A.-P. : Qu’en est-il des deux enjeux majeurs actuels, que sont la DSN (Déclaration sociale nominative) et la complémentaire santé, pour les associations employeurs ?
M. L.
: Pour la complémentaire santé, dès 2016, une association qui n’a qu’un salarié devra mettre en place une mutuelle pour celui-ci. Vous imaginez la complexité de ce dispositif ! Nous les aidons sur ce sujet avec notre partenaire Chorum, avec des conférences et des documents écrits pour les sensibiliser et les préparer.

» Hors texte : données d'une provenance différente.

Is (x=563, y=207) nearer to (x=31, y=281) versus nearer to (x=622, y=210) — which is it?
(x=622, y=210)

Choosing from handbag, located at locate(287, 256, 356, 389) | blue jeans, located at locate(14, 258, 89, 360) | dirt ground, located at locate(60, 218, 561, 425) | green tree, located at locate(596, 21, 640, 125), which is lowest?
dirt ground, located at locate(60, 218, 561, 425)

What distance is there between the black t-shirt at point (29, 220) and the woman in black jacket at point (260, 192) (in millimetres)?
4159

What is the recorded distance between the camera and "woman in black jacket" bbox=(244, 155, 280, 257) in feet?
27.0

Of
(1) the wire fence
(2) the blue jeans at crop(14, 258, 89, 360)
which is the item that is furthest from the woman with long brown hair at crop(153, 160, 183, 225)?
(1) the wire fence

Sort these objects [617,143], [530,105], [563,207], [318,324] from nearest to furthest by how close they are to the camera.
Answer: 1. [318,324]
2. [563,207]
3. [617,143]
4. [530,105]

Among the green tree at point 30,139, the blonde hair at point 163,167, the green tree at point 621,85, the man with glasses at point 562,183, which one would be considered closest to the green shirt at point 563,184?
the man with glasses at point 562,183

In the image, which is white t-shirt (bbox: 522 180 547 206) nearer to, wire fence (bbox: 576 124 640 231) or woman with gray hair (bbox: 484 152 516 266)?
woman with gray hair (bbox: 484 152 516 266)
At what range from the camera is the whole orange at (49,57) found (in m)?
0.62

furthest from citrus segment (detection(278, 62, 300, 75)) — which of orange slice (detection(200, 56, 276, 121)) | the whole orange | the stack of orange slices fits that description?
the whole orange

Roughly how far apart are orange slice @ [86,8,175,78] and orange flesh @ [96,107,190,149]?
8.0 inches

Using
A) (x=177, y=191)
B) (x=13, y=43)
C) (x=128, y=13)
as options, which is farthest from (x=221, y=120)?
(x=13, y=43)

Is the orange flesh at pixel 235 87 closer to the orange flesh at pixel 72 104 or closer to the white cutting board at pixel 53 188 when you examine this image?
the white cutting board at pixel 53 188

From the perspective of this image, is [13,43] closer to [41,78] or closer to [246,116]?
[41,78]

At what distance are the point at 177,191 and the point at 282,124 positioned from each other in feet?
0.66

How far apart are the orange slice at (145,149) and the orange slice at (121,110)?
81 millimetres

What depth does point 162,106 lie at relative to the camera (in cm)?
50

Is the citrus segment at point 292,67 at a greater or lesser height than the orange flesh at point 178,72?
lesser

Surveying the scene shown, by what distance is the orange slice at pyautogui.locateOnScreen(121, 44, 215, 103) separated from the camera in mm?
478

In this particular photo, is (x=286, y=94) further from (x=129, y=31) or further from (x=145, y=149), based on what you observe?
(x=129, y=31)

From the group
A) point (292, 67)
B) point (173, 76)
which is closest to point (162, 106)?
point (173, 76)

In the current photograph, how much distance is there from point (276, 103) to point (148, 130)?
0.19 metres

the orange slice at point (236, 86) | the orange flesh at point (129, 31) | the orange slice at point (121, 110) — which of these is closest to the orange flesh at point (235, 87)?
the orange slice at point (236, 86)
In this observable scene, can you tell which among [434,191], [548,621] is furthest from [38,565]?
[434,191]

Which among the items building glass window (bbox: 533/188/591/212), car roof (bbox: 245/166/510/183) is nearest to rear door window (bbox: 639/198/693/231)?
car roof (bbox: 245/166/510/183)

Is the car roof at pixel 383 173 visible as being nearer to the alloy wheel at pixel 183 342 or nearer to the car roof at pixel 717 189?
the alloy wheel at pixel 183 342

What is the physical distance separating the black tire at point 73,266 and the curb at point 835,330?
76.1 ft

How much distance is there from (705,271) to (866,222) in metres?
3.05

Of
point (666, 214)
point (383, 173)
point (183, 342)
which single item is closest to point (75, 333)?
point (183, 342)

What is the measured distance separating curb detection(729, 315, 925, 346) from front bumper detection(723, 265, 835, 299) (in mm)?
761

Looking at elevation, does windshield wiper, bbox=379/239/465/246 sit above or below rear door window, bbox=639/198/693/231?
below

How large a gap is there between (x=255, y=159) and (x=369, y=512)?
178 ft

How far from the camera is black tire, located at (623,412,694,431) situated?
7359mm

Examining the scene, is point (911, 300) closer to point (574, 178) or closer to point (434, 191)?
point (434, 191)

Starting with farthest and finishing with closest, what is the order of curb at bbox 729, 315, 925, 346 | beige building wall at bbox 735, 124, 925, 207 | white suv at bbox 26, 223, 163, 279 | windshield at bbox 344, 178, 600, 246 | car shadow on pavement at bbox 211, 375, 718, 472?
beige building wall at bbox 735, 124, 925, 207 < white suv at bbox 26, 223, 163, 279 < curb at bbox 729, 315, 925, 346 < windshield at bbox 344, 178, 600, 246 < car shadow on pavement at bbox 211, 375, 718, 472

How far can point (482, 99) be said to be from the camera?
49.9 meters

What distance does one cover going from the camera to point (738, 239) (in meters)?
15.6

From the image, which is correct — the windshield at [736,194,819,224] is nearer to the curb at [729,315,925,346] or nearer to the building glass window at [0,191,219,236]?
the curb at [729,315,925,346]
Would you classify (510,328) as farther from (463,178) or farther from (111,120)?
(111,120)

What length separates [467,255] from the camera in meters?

Pour la DSN, nous sommes aussi en première ligne, parce que toutes les associations qui nous confient leurs paies rentrent dans le processus de la déclaration sociale nominative qui devient obligatoire en phase 2 au 1er janvier. La DSN est plus qu’une télétransmission, c’est un changement de méthode qui consiste à transmettre à l’administration un fichier correspondant à la fiche de paie. Cela induit une bonne organisation et la vérification des données qui vont être transmises. Ça va rigidifier un peu le système des associations. Avant, elles pouvaient attendre la fin de l’année pour faire des régularisations, maintenant, les régularisations vont se faire chaque mois. Nous avons un devoir de conseil envers tous nos clients, même ceux qui ne nous confient pas la paie. Nous les sensibilisons et voyons avec leur éditeur de logiciel de paie si tout est mis en place.

A.-P. : Les associations sont-elles prêtes à passer ces deux caps ?
M. L.
: Globalement non, mais parce que les employeurs, en général, ne le sont pas. Le 1er janvier, c’est demain, et on est loin d’avoir la totalité de nos clients en DSN. C’est compliqué. C’est un gros challenge car les associations doivent faire face en même temps à la DSN, à la complémentaire santé, et à la diminution des subventions d'Etat, mais aussi, à l’ajout de charges supplémentaires.

A.-P. : Comment les associations peuvent-elles diversifier leurs ressources pour faire face?
M. L.
: Aujourd’hui, les associations doivent se transformer, notamment faire de la communication et devenir « sexy ». On réfléchit à leur faire développer d’autres modes de financement, et voir comment elles peuvent réduire certains frais. Le remède est de proposer aux usagers des prestations « payantes », tout en restant dans les clous de la fiscalité ; inciter les usagers à participer davantage ; faire appel au crowdfunding sur des projets bien particuliers ; solliciter des entreprises, ce qui est très difficile pour les associations de taille moyenne ; et essayer de négocier avec les financeurs publics quand c’est possible.